§ Provided passage:
********

50/50 produces confusion. Period.

As your life ×2 becomes complicated. Your married life becomes even more so. If this 50/50 notion is indicative of a sliding scale of participation in a relationship, how do we even start to quantify things that cannot be so? Determine half of “emotional support.” Put a value $ on one partner’s career versus the others. Balance precisely caring about yourself and caring for your significant other. Weigh their importance against yours every day. It leads all too often to the heinous state of consent resentment.

Because, in fact, in a 50/50 relationship, you are 50% responsible for your well-being.

I better hope it is the right 50% this week, or one-half may feel taken for granted and burdened. Or lonely. Or angry because your other half is consumed by their entitlement to maintaining their portion when you feel as though you are carrying 75% of the load. Looking back, when I was struggling in vanilla relationships, I was just plain exhausted from trying to maintain a 50/50 balance in life. As the saying goes.

 “Chasing transparent dangling carrots” In Total Power Exchange, you are shifting the scales. It becomes a 100/100 relationship. The Master becomes entirely, completely one hundred percent in control of the relationship and its functions. It is his or her complete power over the other person. The sub, his property. 

 In turn, the sub has given up control but gains one hundred percent of life serving her Master in how the Master deems fit.

All of a sudden, a relationship becomes simple. Each person knows exactly their place. They have specific obligations. They have understood roles. They have an answer in every situation. The Master is 100 percent in control of his property. The sub is 100 percent owned by the Master.

********

§ Stated exercise A:
Render this sentence from the passage on 50/50 relationships in Spanish: "Because, in fact, in a 50/50 relationship, you are 50% responsible for your well-being."
§ Stated exercise B:
From the passage on 50/50 relationships, transcribe the part starting with "Because, in fact, in" and going on through "sub, his property.".

§ Given data:
********

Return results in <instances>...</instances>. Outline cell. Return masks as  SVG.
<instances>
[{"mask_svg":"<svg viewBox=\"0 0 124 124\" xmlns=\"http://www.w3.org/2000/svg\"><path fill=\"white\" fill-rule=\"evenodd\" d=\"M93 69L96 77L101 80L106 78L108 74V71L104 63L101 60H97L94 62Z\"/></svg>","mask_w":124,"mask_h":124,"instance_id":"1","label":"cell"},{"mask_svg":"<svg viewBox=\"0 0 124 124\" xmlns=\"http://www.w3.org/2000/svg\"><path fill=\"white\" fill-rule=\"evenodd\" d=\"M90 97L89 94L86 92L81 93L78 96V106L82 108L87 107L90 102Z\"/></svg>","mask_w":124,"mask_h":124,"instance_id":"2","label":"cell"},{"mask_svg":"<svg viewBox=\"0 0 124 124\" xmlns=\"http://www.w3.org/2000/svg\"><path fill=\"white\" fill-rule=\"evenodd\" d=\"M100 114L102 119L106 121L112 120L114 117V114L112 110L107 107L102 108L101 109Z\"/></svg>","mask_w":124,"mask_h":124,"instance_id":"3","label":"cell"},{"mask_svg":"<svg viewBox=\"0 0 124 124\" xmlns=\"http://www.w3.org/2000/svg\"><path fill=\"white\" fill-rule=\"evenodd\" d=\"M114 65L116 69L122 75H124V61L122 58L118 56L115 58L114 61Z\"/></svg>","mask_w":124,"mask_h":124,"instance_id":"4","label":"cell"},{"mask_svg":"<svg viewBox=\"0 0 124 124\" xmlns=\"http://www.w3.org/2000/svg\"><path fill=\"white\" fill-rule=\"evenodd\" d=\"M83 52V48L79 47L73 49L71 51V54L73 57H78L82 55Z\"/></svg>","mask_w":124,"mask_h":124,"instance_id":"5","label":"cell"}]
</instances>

********

§ Task output A:
Porque, de hecho, en una relación 50/50, eres responsable en un 50 % de tu bienestar.

§ Task output B:
Because, in fact, in a 50/50 relationship, you are 50% responsible for your well-being.

I better hope it is the right 50% this week, or one-half may feel taken for granted and burdened. Or lonely. Or angry because your other half is consumed by their entitlement to maintaining their portion when you feel as though you are carrying 75% of the load. Looking back, when I was struggling in vanilla relationships, I was just plain exhausted from trying to maintain a 50/50 balance in life. As the saying goes.

 “Chasing transparent dangling carrots” In Total Power Exchange, you are shifting the scales. It becomes a 100/100 relationship. The Master becomes entirely, completely one hundred percent in control of the relationship and its functions. It is his or her complete power over the other person. The sub, his property.